Cela fait maintenant 70 ans qu’il est d’application en France, et la réussite est totale. La justice intrinsèque à ce modèle aura permis à toute une génération d’en profiter longtemps, en s’assurant que la prochaine, celle qui arrive, doucement, à maturité pour en profiter, n’aura rien du tout. L’égalitarisme, socle solide sur lequel la retraite française par répartition fut bâti, permet maintenant à des gens qui ont cotisé toute leur vie de toucher les clopinettes réglementaires prévues par les textes, pendant que d’autres, dans l’un des régimes ultra-favorables (mais égalitaire, qu’on vous dit) s’en sortent fort bien. Enfin, l’ensemble ayant été créé par des gens malins et intelligents, la gestion, taillée au cordeau, assure un avenir radieux aux finances publiques lourdement impliquées dans la survie du système.

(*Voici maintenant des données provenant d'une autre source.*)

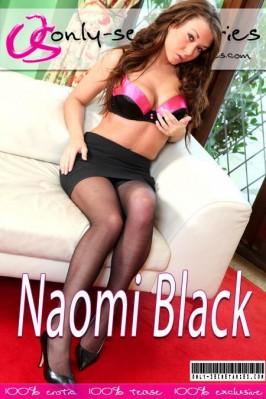 naomi-black-nude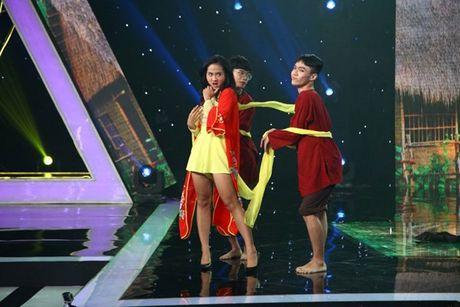 Tien Luat nuc no khen 'gai xinh' truoc mat vo - Anh 4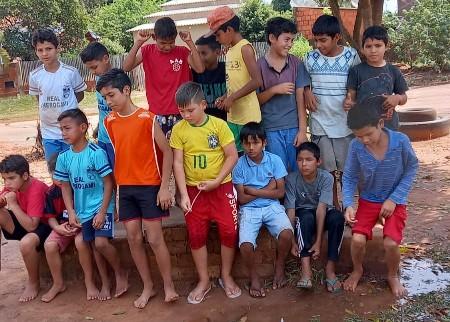 Bela Vista – Futebol faz alegria de jovens da Vila Igreja de Pedra e Cherogami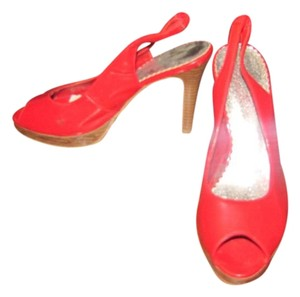 Fioni Red Pumps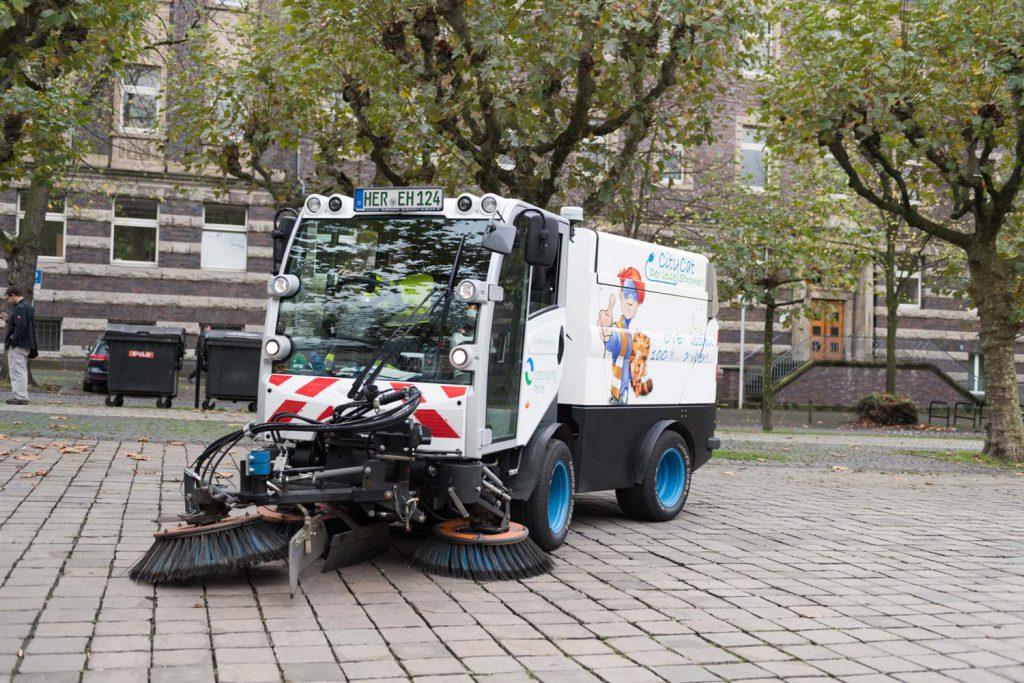 eine elektrische Kehrmaschine auf dem Rathausvorplatz in Herne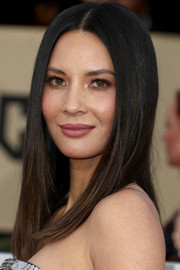 Olivia Munn framed her face with a sleek straight 'do for the 2018 SAG Awards.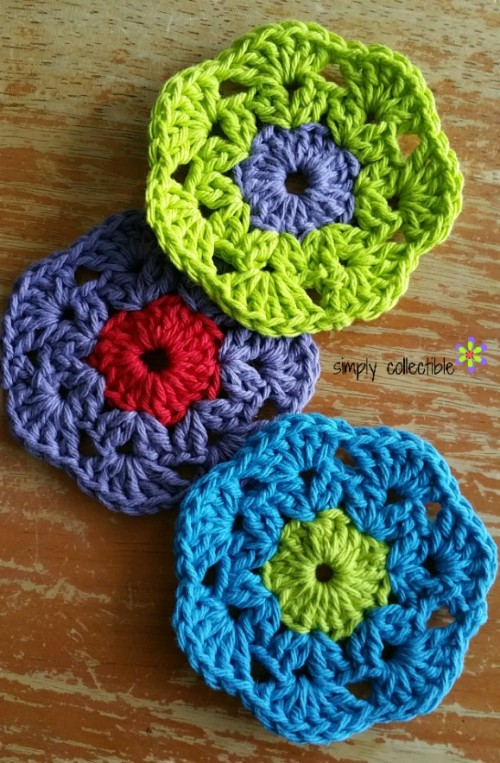 Retro Bloom Scrubbie free #crochet pattern by Simply Collectible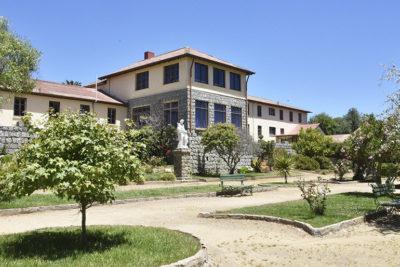 Punta de Tralca: cómo funciona el centro de retiro en el que conviven sacerdotes y niños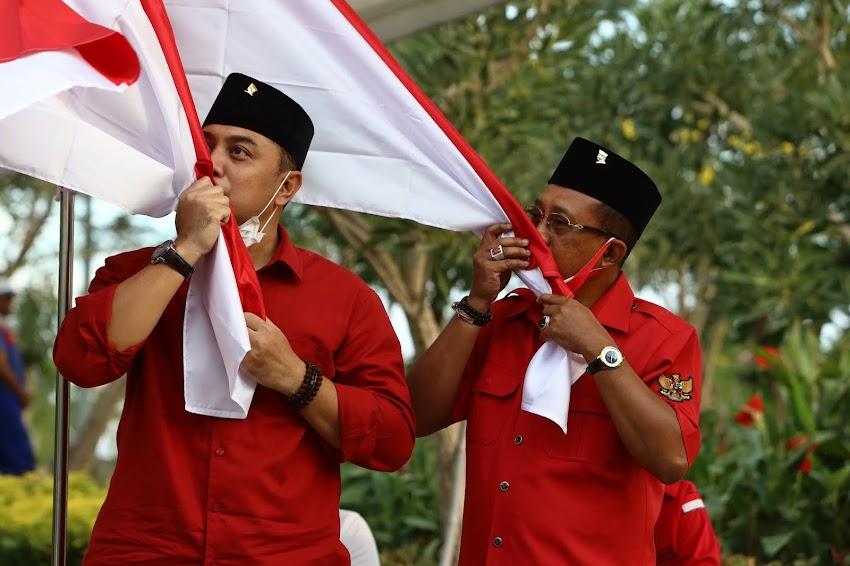 Cium Bendera Merah-Putih, Eri Cahyadi: Surabaya Membangun untuk Wong Cilik
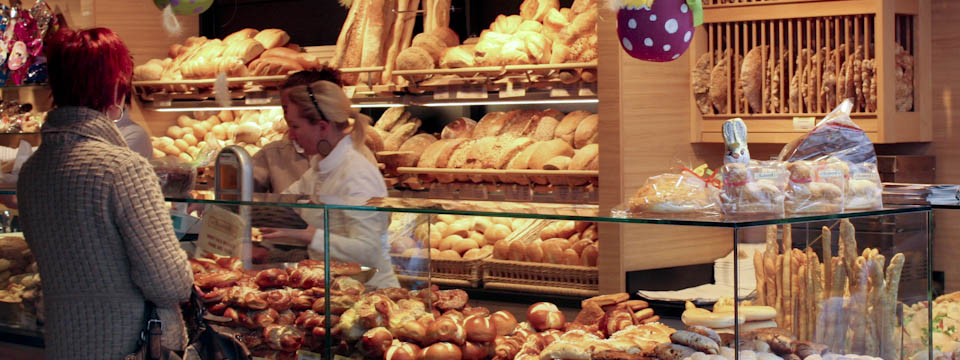 Photo from Italian bakery selling bread without salt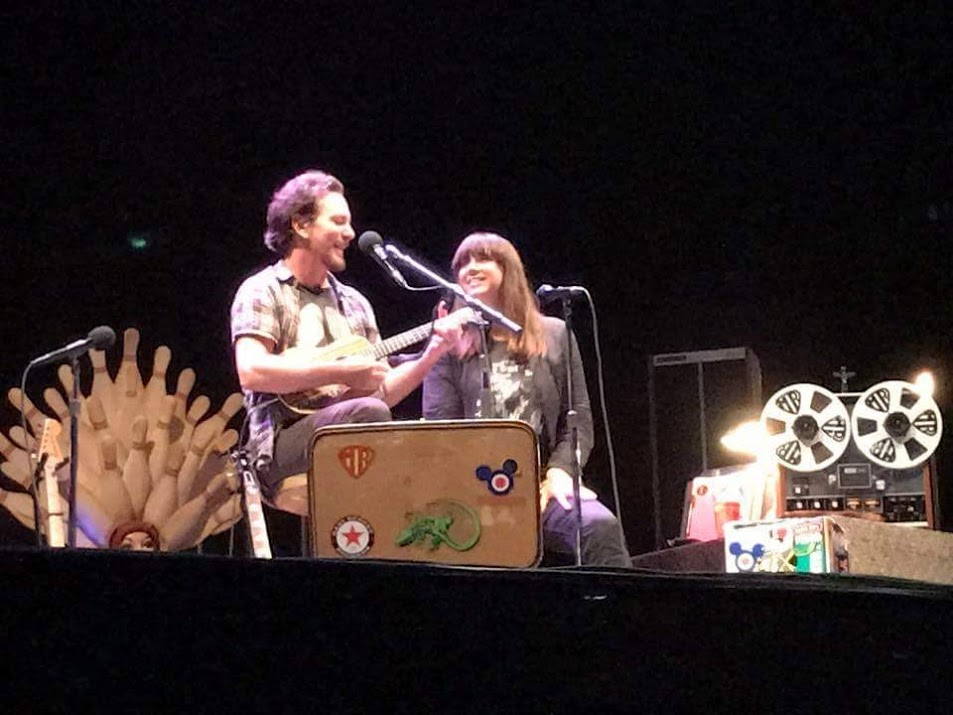 Eddie Vedder with Chan Marshall (Cat Power) singing Tonight You Belong To Me.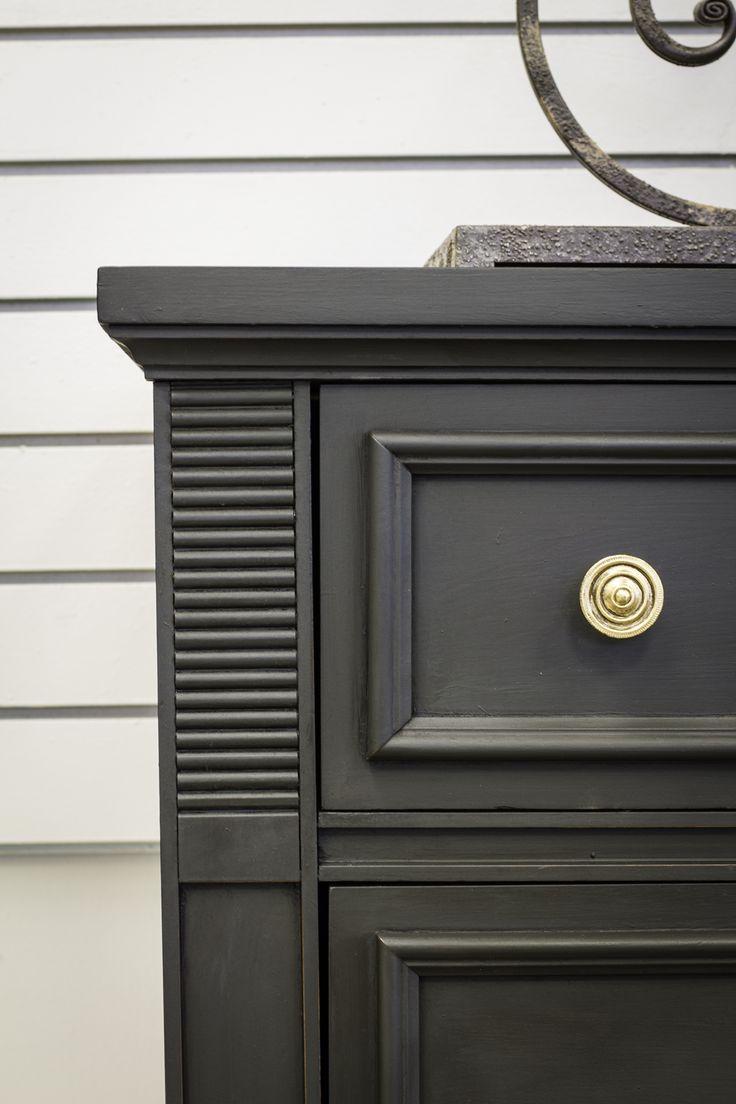 Dresser Close Up With Graphite Chalk Paint® Decorative Paint By Annie Sloan  | Project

Depuis 40 ans, les gouvernements successifs ont pris conscience du petit décalage grandissant entre ceux qui abondent à ces régimes et ceux qui en profitent. Depuis 40 ans, les réformes essentielles ont toutes été soigneusement remises à plus tard, et par de vaillants bricolages microscopiques, ont permis aux douzaines d’usines-à-gaz indéchiffrables de survivre quelques années de plus.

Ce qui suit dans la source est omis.